◆ **Passage**:

=== Section Start ===

Computes end_time = Time.now() - delay_seconds and start_time = end_time - window_seconds and delegates to download_UDL_reach_window(). This is the entry point used by the scheduled Lambda.

Parameters:
  • auth_token (str) – UDL authorization token value for the Authorization header.

  • sensor_id (str) – REACH sensor identifier, or ALL.

  • descriptor (str) – UDL descriptor value to include in each request.

  • output_format ({'json', 'csv'}) – Output serialization format.

  • delay_seconds (int) – Number of seconds to subtract from Time.now() before ending the query window.

  • window_seconds (int) – Duration of the query window in seconds.

  • output_dir (pathlib.Path or str) – Directory where the combined output file is written.

  • max_concurrent_requests (int, optional) – Maximum number of chunk requests to run concurrently.

  • initial_rate (float, optional) – AIMD rate controller tuning parameters; see download_UDL_reach_window().

  • additive_increase (float, optional) – AIMD rate controller tuning parameters; see download_UDL_reach_window().

=== Section End ===

◆ **Exercise aim**: In the function documentation, how is start_time computed?

◆ **Dataset section**:
=== Section Start ===

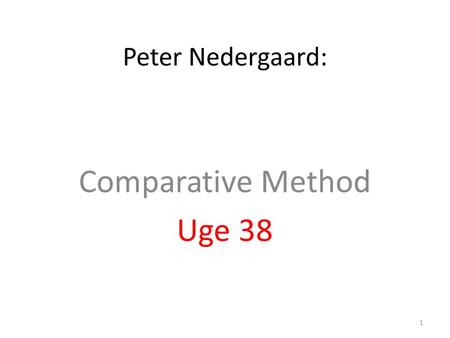 Peter Nedergaard: Comparative Method Uge 38 1. Hvilke cases skal sammenlignes/ kompareres. Denne metodes vælges ofte ved undersøgelser med et lille N.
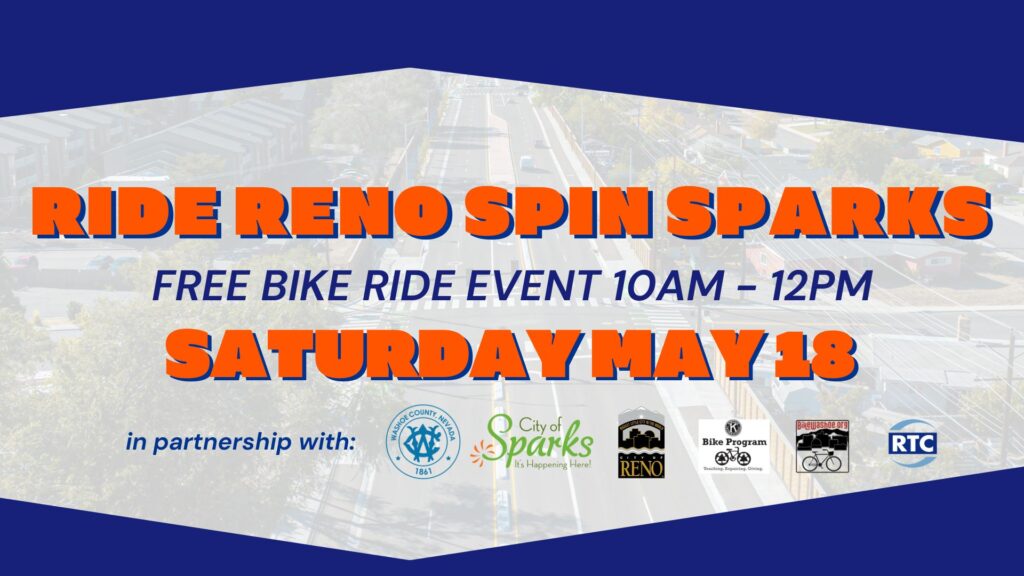 an image that says "RIDE RENO SPIN SPARKS" Free Bike Event 10AM - 12PM Saturday May 18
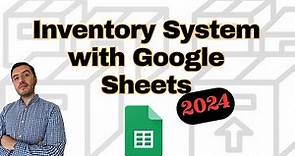 Inventory Management System in Google Sheets - 2024 Edition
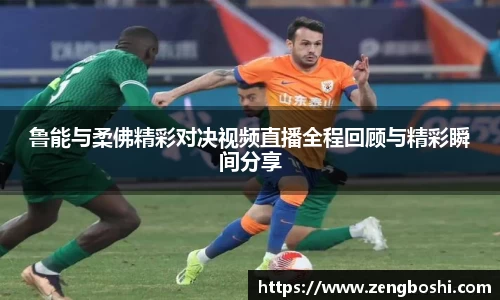 鲁能与柔佛精彩对决视频直播全程回顾与精彩瞬间分享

=== Section End ===

◆ **Task solution**: start_time = end_time - window_seconds